In and of itself, that would not necessarily be a negative if there was a plausible pathway for some reasonable number of AI projects to comply in some reasonable timeframe. It’s not clear here, however, that that is the case. It seems more likely, in fact, that a tight definition would have the reverse effect. If the goal seems fundamentally unachievable, why try? At which point, each project would have a choice to make: follow in Google’s footsteps with Gemma or Meta’s with Llama.

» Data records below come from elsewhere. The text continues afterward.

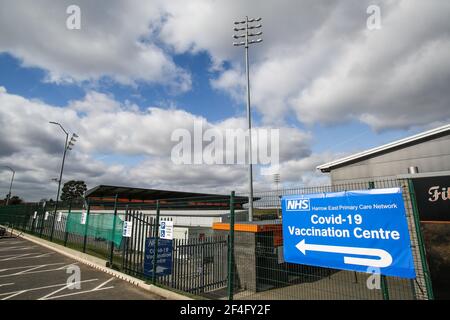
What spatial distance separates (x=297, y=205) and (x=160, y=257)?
453 centimetres

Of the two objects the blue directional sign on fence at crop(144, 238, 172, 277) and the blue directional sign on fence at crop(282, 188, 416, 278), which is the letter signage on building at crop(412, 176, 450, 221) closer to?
the blue directional sign on fence at crop(282, 188, 416, 278)

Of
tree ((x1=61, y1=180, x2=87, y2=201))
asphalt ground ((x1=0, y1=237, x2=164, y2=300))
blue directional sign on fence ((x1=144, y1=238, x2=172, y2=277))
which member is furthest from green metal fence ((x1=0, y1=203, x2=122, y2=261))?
tree ((x1=61, y1=180, x2=87, y2=201))

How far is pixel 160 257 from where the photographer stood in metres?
7.53

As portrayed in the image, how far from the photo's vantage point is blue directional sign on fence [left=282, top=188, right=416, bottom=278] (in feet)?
13.1

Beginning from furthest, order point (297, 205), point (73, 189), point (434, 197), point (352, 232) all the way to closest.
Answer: point (73, 189) → point (434, 197) → point (297, 205) → point (352, 232)

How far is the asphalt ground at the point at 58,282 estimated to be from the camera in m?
6.83

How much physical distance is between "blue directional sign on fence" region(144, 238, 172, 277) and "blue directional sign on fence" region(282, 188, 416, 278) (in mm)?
3874

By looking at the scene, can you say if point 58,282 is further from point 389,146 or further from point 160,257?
point 389,146

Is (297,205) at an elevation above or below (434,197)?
below

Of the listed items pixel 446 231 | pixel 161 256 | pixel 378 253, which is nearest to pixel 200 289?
pixel 161 256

Google was explicit that while Gemma was an open model, it did not and would not qualify for the term open source because they respect the OSI definition. The majority of the press ignored this important bit of what they considered semantics and called it open source. Meta, on the other hand, as it has for years, willfully and counterfactual described and continues to describe Llama as open source – in spite of the use restrictions on it which mean peers like Amazon, Google and Microsoft cannot leverage the project – and the press, which the exception of the odd tech reporter here and there and, of all publications, Nature, has not seen fit to question them.
In a world, then, where companies provably want the benefits of the open source brand, but it’s seen as difficult if not impossible to achieve – particularly a world in which the open source label is already under siege from other quarters – the most likely course of action from this perspective is vendors totally abandoning any pretense of consideration for the OSI and the term it’s charged with guarding. In attempting to more closely protect the open source definition with respect to AI, then, it’s possible that the outcome would be opposite of the intention.
Which is why the question is such a challenge, and the task of answering it not one to be envied.
Disclosure: Amazon, Cloudflare, Fastly, Google and Microsoft are all RedMonk customers. Anthropic, Kong, Meta, OpenAI and Poolside are not currently RedMonk customers.